Полковник Севостьянов несколько удивился уверенности контрразведчика и его неосторожной откровенности, подумал, не слишком ли он, полковник охраны, уверен в могуществе своего шефа, и неожиданно вспомнил пословицу, предупреждающую об опасности складывать все яйца в одну корзину.
А хозяин благодушествовал, пребывал в отличном настроении, ухаживал за дамами, с юмором рассказывая, как расчищал тайгу за то, что раньше времени начал перестройку и приватизацию, в те времена его действия подпадали под определенные статьи Уголовного кодекса и премировались длиннющими сроками. Юрий Карлович пил и ел вкусно. Крупной фигурой, раскатистым голосом, который покрывал шелестящий говорок гостей, походил на Гаргантюа в окружении людей мелких, обсуждающих свои маленькие проблемы. Горстков смотрел на своих гостей не свысока, а с умилением — он уже выпил солидно, — с жалостью, как взрослый смотрит на детей, которые расстраиваются из-за сломанной игрушки, не ведая, какие еще поломки ждут их в этой жизни.
Депутаты, заместители, помощники, глупые и несмышленые, переживают, что день грядущий им готовит. Вчера одни выборы, сегодня другие, зарплата из казны, но в казну необходимо вкладывать, иначе брать станет нечего. А для этого необходимо зарабатывать, а не разговаривать.
Горстков зарабатывал с раннего детства, почему-то мы все время тычем пальцем в немцев и прочих американцев, утверждая, что вот они умеют работать и сколачивать капиталы, словно на Руси испокон веков не жили работяги, некоторые создавали фамилии, строившие заводы и создававшие финансовые империи.
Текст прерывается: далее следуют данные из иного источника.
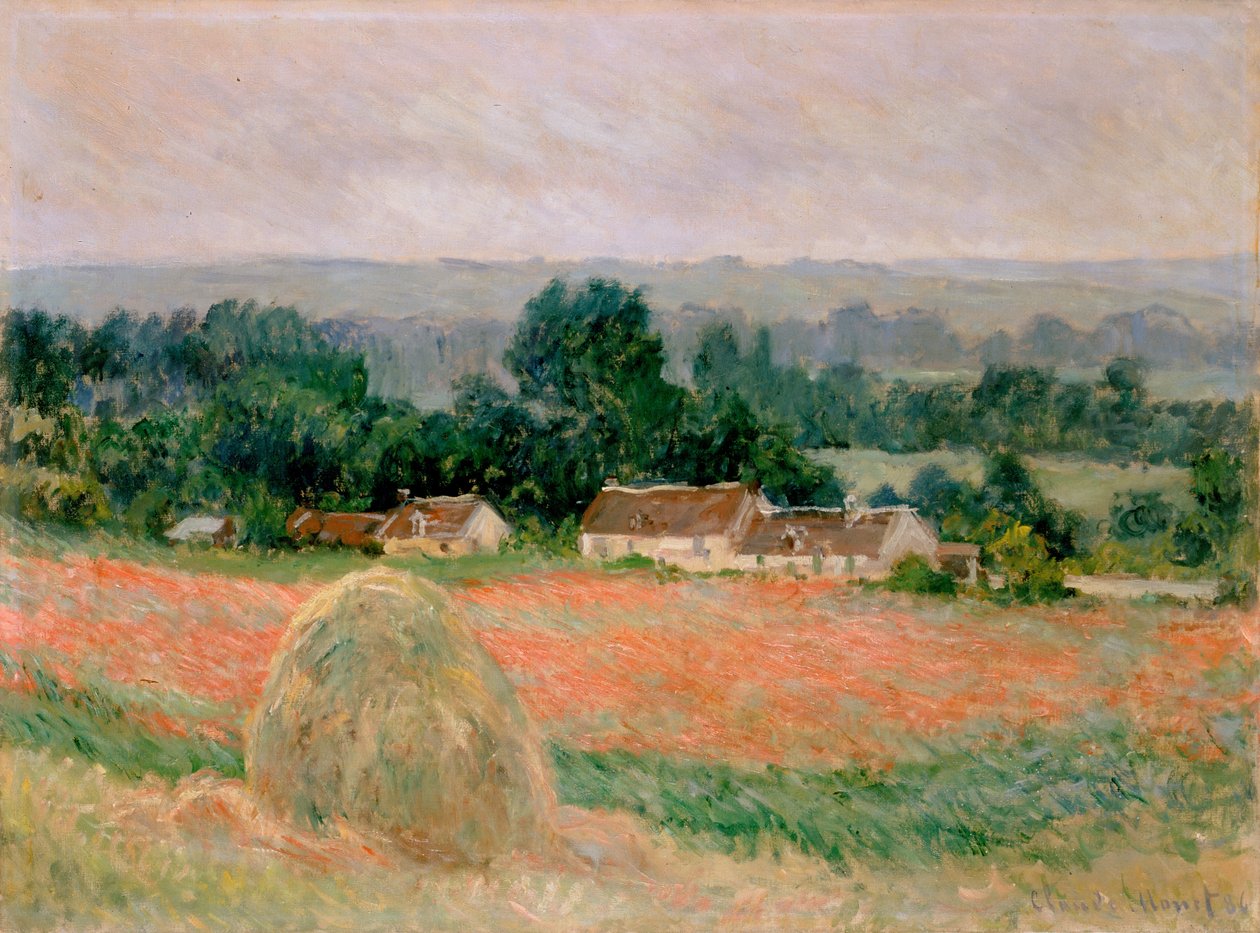 Stóg siana w Giverny autorstwa Claude Monet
Живем, зажмурившись, словно и нет в Москве ни Третьяковской галереи, ни дома Пашковых и многого иного, красивого и вечного, сделанного русским «вором и пьяницей». И храм Василия Блаженного вырос сам по себе, и иностранные посольства разместились в особняках на Поварской и в прилегающих переулках с «иноземными» названиями: Хлебный, Скатертный, Ножевый и прочая.
Юрий Карлович очень огорчался, что у него нет сына. После рождения Юлии врачи категорически запретили жене рожать. Юрию Карловичу был нужен внук, и желательно побыстрее, пока он еще в силе да здравом уме и на ногах крепко стоит. Уж он бы из парня человека вырастил, знал бы, что труды его не по миру развеются, в России осядут, людям служить будут. Горстков перехватил взгляд Алентова, кивнул на дверь, отер рот салфеткой, легко поднялся, расправил богатырские плечи.
— Нина Дмитриевна, ты следи, чтобы гости ели и пили да не скучали. А я с Николаем Трофимовичем отлучусь ненадолго, парой слов переброситься требуется.